I have yet to see anything other than a model involving expansion from a very hot, dense state that can explain the details of the CMBR.

Remember that it gives the theoretical Planck distribution of energies to within 1 part in 100,000. This implies an incredibly smooth universe when the CMBR was formed.

And no, no form of solid state theory has come close to giving this. ANY reasonable steady state theory will have fluctuations much larger than this and the effects would be *easily* seen in the CMBR.
 

Polymath257

Think & Care
Staff member
Premium Member
That's interesting. I found one somewhat related article, already interesting and I'm reading. Do you have a recommended article?

The essential point is that the density fluctuations that give rise to the BAO are gravity driven. There is still a lot to be done even on the theoretical level with this, though.
 

RestlessSoul

Well-Known Member
I sort of doubt it. There are enough variants that have been proposed for those issues that I doubt a complete overhaul will be necessary. Missing monopoles and 'fine tuning' are 'explained' by the inflationary stage. As you point out, there is no direct evidence, as yet, for this stage, but finding BAO would certainly help a lot. Even if the current ideas aren't right, they don't seem to be far wrong.

Not finding a dark matter particle is not (yet) a serious issue as the prime candidates have masses higher than what we can probe at this time. There is a concern that the standard model of particle physics is standing up so well in that no supersymmetry or other new physics seems to be showing up. There is still a lot of interest in figuring out what is going on with neutrinos and that might well link to some of these issues. More relevant, in all likelihood, is the nature of the Higgs particle(s). There is still a reasonable chance that the Higgs is the inflaton. Certainly, the existence of the Higgs makes an inflaton with the properties required for inflation not too extreme.

As for Kuhn, I find his discussion of the Galilean revolution to be rather naive. People, for good reason, didn't want to give up long standing explanations until the evidence for the new system was very solid. And it certainly was NOT when Copernicus wrote. It was much better once Gaileo started using telescopes and found moons orbiting other planets and once Kepler's laws were elucidated. But the theoretical underpinnings of the new system weren't set down until Newton. So it certainly wasn't unreasonable to be very skeptical of the new system until that time.

• _What you will do_:
1. Duplicate the passage of the cosmology discussion from "Polymath257" to "be far wrong.".
2. Decide whether each statement below agrees with the cosmology discussion. Answer yes or no for each and quote the words of the discussion that settle it.
(a) The CMBR matches the theoretical Planck distribution of energies to within 1 part in 100,000.
(b) Not having found a dark matter particle is already a serious issue.
(c) Kepler set down the theoretical underpinnings of the new system.
3. Resume the cosmology discussion from the point where it stops.

• _Supplied information_:
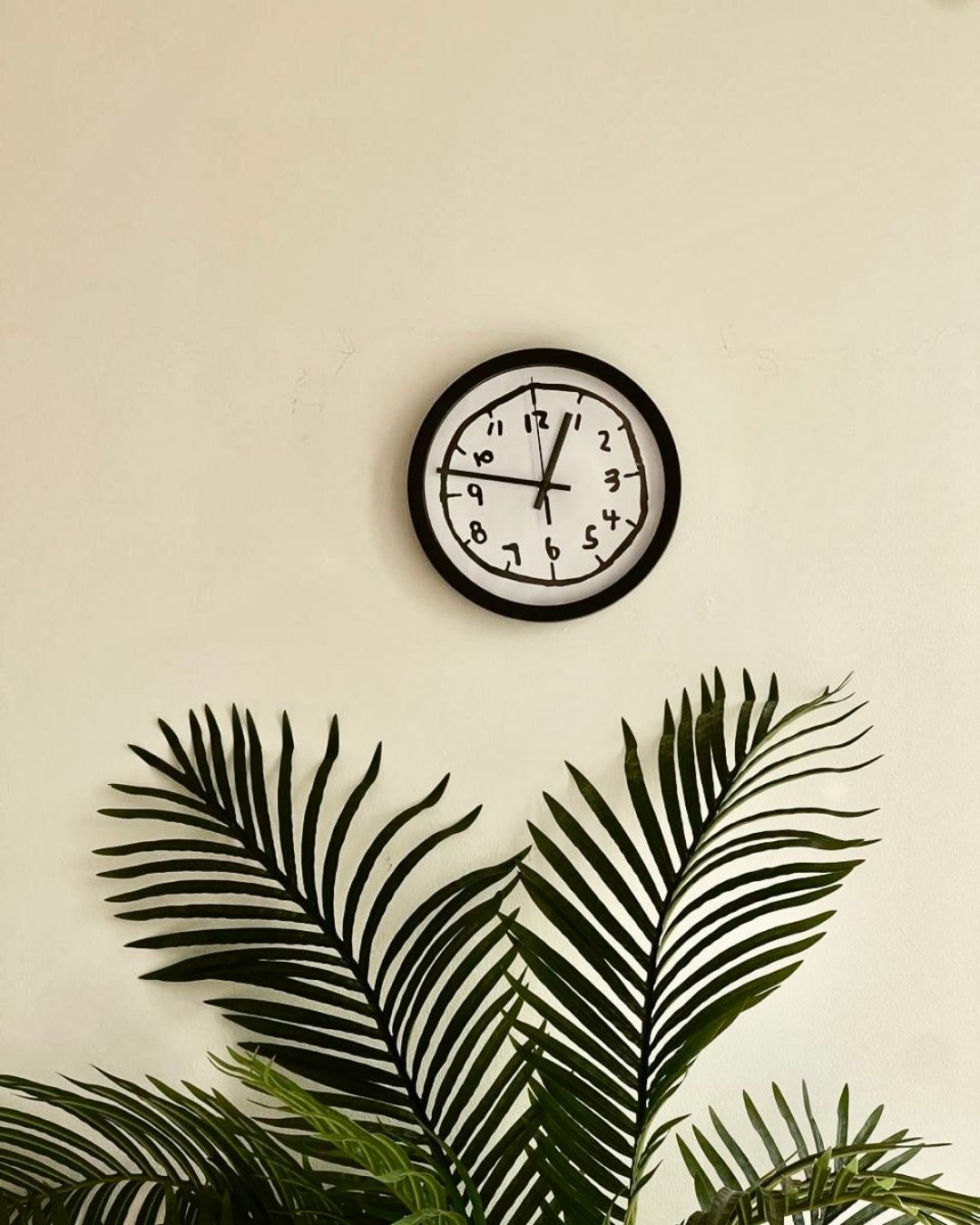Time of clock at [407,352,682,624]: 12:47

• _Results_:
1.
Polymath257

Think & Care
Staff member
Premium Member
That's interesting. I found one somewhat related article, already interesting and I'm reading. Do you have a recommended article?

The essential point is that the density fluctuations that give rise to the BAO are gravity driven. There is still a lot to be done even on the theoretical level with this, though.
 

RestlessSoul

Well-Known Member
I sort of doubt it. There are enough variants that have been proposed for those issues that I doubt a complete overhaul will be necessary. Missing monopoles and 'fine tuning' are 'explained' by the inflationary stage. As you point out, there is no direct evidence, as yet, for this stage, but finding BAO would certainly help a lot. Even if the current ideas aren't right, they don't seem to be far wrong.

2.
(a) Yes: "it gives the theoretical Planck distribution of energies to within 1 part in 100,000."
(b) No: "Not finding a dark matter particle is not (yet) a serious issue"
(c) No: "But the theoretical underpinnings of the new system weren't set down until Newton."

3.
Now, which ideas do you think are not being taken seriously enough? Which evidence do you think strongly points away from the basic BB model? Sorry, but the monopole and fine tuning aspects are rather side issues (although interesting ones).


One of Kuhn’s observations was that within any given paradigm, anomalies are set aside in the hope that they will eventually be accounted for within the existing model; and very often, that’s exactly what happens. Most likely, that will prove to be the case with regards to the BB.

But isn’t the fact that Modified Newtonian Dynamics has been given such serious consideration - including by yourself - evidence that there are anomalies within the Big Bang model which are being called into question for good reason?
 

Polymath257

Think & Care
Staff member
Premium Member
Suppose we conceive of "God" as the whatever the answer is to the ultimate metaphysical questions: What accounts for the existence of existence, where did reality get the order that we perceive it to have, and all the other questions like that.

Seen that way, a universe without God wouldn't exist at all.
Existence exists because non-existence doesn't.

Proposing a deity to explain existence doesn't help. ALL it does it push the relevant questions one step down the road.

Why not simply say that 'existence simply exists'? No 'cause' (since any cause would have to be outside of existence and hence, non-existent). No personality (since personalities are complex phenomena, not simple ones--and thereby need a cause much more than simply properties do). No 'creative force' (other than the simple properties of matter and energy--which are described by the laws of physics).

So, looked at this way, the universe 'simply exists' and has no need of a creator or a cause.
 

nPeace

Veteran Member
Maybe my argument above answers that in part. We might find paradise, for example, but we don't.
That does not follow, because God does not have to want Paradise.

We might find something that only an intelligence could create.
Like what, for example?

I realize that to many of the faithful posting here that that's anything and everything, but I put gods, if any are real, in the same category with the rest of reality. If the universe needs a cause, so does a god. If a god can exist uncreated and undesigned, then certainly anything simpler could as well.
Not really, because what you actually see, is transformed energy into matter, of various forms.
You cannot say that is how God is, and in fact the Bible does not describe God that way.
So, evidently, you are trying to create God, based on what you see.
That does not work.
 

Polymath257

Think & Care
Staff member
Premium Member
One of Kuhn’s observations was that within any given paradigm, anomalies are set aside in the hope that they will eventually be accounted for within the existing model; and very often, that’s exactly what happens. Most likely, that will prove to be the case with regards to the BB.

But isn’t the fact that Modified Newtonian Dynamics has been taken seriously - including by yourself - evidence that there anomalies within the Big Bang model which are being called into question for good reason?

And that is precisely how science works: we push the explanations, proposed alternatives, see what the data says, rinse and repeat.

The data has shown steady state theories aren't workable. The data has made MOND and related ideas less likely. At this point, the standard BB model (LCDM) is *by far* the best supported by the evidence.
 

halbhh

The wonder and awe of "all things".
Existence exists because non-existence doesn't.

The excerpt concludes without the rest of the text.